Source document:

== Segment start ==

Richard Drew

by Peter Howe


For Richard Drew the worst moment photographing the tragedy of the was not photographing the burning buildings, or people throwing themselves out of the windows to certain death, or the collapse of the buildings, nor any of the other gruesome sights that he saw that first day. His worst moment came when he decided to turn his attention on other parts of the story and moved up to the Armory where the families of the missing people were trying to locate their lost loved ones:

“It was sort of early in the morning, and there were not a lot of people there. I went around the corner to get a cup of coffee to come back around to this pen area where all the people were coming over to tell their stories to the media, and I was on my way back with this cup of coffee, and my phone rang. It was my 3-year-old daughter, and my wife said "I want to tell you something", and she hands the phone to my daughter, and she says "Daddy, I just want to tell you that I love you" and I guess that really got to me, because I realized there are lots of people out there who are not going to hear their 3 -year-olds say " Daddy, I love you." anymore. It was really tough. I had to take 2 days off after that. The reason it really hit me, I think, is because I had been reading a newspaper on my way to that site that day, and I think the headline was "10,000 Dead." I think it was the Daily News article. That's the first time I think I really realized, I just didn't see a building fall down with airplanes hitting it, or whatever happened, I watched 10,000 people die, possibly, in the collapse of those two buildings. I can't remember anyone ever seeing 10,000 people die at one time. It was really hard for me.”

== Segment end ==

Directions:
A – In the piece on Richard Drew, how many days off did Drew take after the phone call from his daughter?
B – Continue the piece on Richard Drew from the point where it stops.

Information shown:
== Segment start ==

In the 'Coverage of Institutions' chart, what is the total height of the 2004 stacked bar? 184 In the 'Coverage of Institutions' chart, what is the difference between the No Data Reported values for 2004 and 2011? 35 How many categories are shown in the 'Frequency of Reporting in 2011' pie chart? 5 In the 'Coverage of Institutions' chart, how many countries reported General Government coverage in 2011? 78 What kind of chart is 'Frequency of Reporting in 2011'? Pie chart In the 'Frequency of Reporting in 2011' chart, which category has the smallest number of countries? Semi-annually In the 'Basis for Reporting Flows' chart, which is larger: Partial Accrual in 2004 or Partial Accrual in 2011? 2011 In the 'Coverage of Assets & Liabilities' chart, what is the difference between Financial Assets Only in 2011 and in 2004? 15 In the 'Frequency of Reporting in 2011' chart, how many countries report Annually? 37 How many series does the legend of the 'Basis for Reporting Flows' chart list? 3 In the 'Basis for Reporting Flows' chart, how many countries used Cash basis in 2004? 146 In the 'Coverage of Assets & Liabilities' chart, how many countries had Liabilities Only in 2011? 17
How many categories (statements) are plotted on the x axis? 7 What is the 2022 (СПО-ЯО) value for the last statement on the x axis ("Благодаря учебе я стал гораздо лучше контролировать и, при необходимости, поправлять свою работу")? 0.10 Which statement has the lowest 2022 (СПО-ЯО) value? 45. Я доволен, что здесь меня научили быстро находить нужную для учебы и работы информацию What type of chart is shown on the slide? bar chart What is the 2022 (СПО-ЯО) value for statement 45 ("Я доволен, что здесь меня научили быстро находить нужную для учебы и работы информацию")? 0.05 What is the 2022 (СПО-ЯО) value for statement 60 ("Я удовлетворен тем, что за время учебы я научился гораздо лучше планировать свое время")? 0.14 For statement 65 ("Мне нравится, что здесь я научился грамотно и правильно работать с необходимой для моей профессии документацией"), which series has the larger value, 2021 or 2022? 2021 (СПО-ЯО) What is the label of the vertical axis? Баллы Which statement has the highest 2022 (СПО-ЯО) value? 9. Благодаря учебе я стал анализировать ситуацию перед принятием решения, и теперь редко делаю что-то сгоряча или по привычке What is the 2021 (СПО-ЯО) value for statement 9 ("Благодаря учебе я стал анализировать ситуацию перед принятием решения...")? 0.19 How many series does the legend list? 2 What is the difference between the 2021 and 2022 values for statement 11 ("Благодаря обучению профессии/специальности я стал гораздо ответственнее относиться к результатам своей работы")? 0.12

== Segment end ==

Answer section:
A – He took two days off.

B –
Drew certainly isn’t a newcomer to the tougher moments of this country’s history. At the very beginning of his career he was one of only four photographers in the kitchen of the Los Angeles hotel when Bobby Kennedy was shot and killed. His day on September 11th started on one of history’s softer moments covering a maternity fashion show in Bryant Park for the Associated Press, his employer for the last 31 years. He got there before the show started to get some shots of the pregnant models in hair and makeup, and was about to go and stake out his “real estate” in front of the runway when a CNN camera operator heard over his headphones from the control room that there had been an explosion at the World Trade Center. Rumors of such an event had been common since the car bombing in 1993, and Drew paid it little heed until the CNN cameraman told him that a plane had crashed into one of the towers. At the same time Drew’s office called him on his cell phone with the same report. Needless to say, the pregnant models were left behind as he boarded an express subway train to Chambers Street, the stop just before the Twin Towers. Upon his arrival at the scene he did not immediately notice that by this time both towers were on fire. Instead he mingled with the crowd, deliberately not wearing his press pass, while he concentrated on photographing the debris on the ground from the impact and explosion of the planes, and stunned people, many of who had been cut by flying glass.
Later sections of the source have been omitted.